Auch die vier­te CD die­ser Rei­he fängt ganz aus­ge­spro­chen dra­ma­tisch an, mit Beet­ho­vens Corio­lan-Ouver­tü­re. Und geht dann auch so wei­ter . Geschmei­dig und dis­zi­pli­niert zugleich ist Gar­di­ners Inter­pre­ta­ti­on aller vier Sym­pho­nien, die schwung­voll die Dra­ma­tik der Par­ti­tur weckt, ohne je bemüht zu wir­ken. Genau­so natür­lich und ganz ent­spannt selbst­ver­ständ­lich (dar­in wir­ken die­se Auf­nah­men fast klas­sisch) lässt er den Mon­te­ver­di-Choir auch die Vokal­wer­ke sin­gen. Selbst die etwas sprö­de­ren Brahms­schen „Fest- und Gedenk­sprü­che” flie­ßen bei ihm ganz har­mo­nisch aus den Laut­spre­chern.
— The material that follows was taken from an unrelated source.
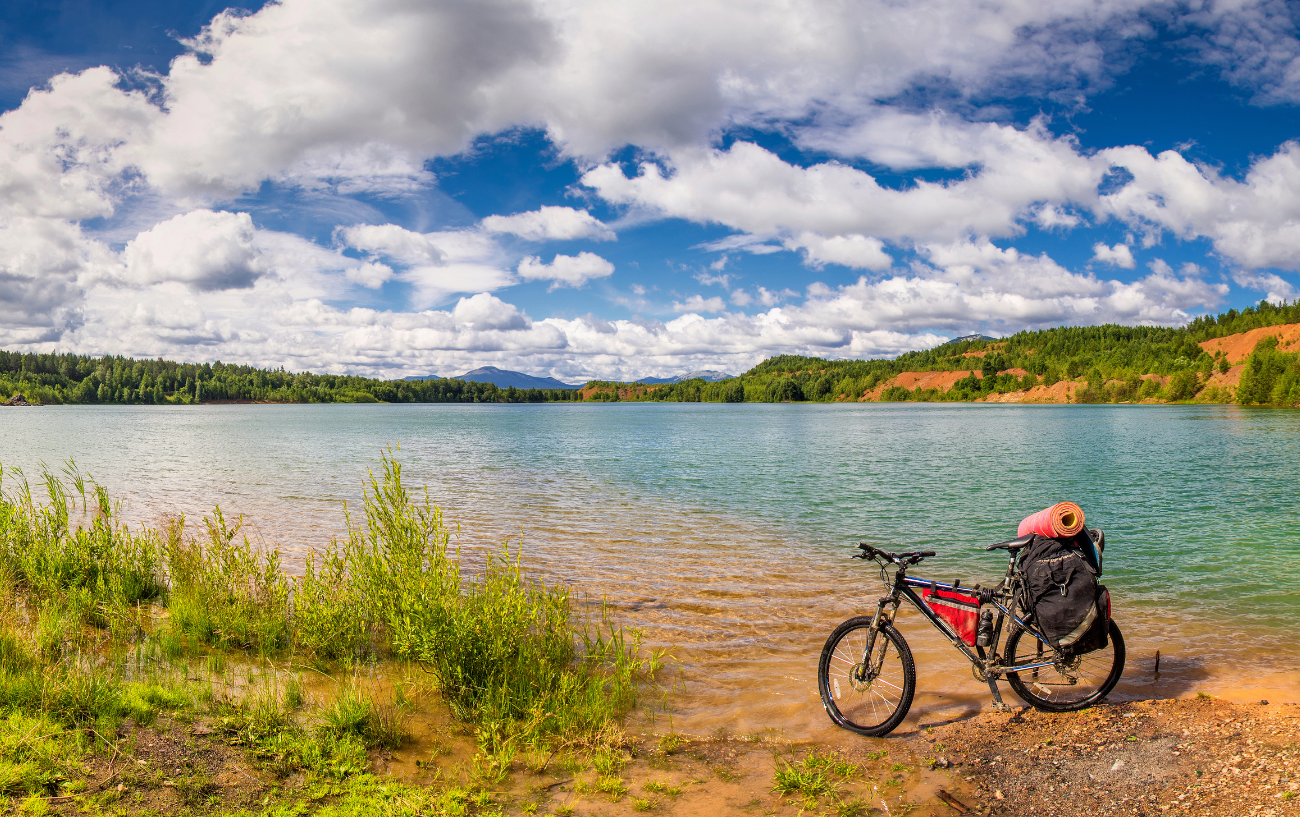 What is a touring bike? A black touring bike sits on the shore of a lake.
Nicht nur hier, auch bei den aus­ge­wähl­ten Chor­sät­zen von Gio­van­ni Gabrie­li, Hein­rich Schütz und Johann Sebas­ti­an Bach, zeich­nen sich die­se Auf­nah­men immer durch eine ange­neh­me Kom­bi­na­ti­on aus Freu­de an der Detail­ge­nau­ig­keit und groß­zü­gi­ger klang­li­cher Gestal­tung aus.

Ob die unmit­tel­ba­re Nach­bar­schaft der gro­ßen Vokal­wer­ke die Sym­pho­nien nun wirk­lich in einem ganz ande­ren Licht erschei­nen lässt, ist eigent­lich egal. Jeden­falls gelin­gen Gar­di­ner alle vier in vor­züg­li­cher Wei­se. Und wenn es dazu noch inter­es­san­te Chor­mu­sik gibt – umso besser.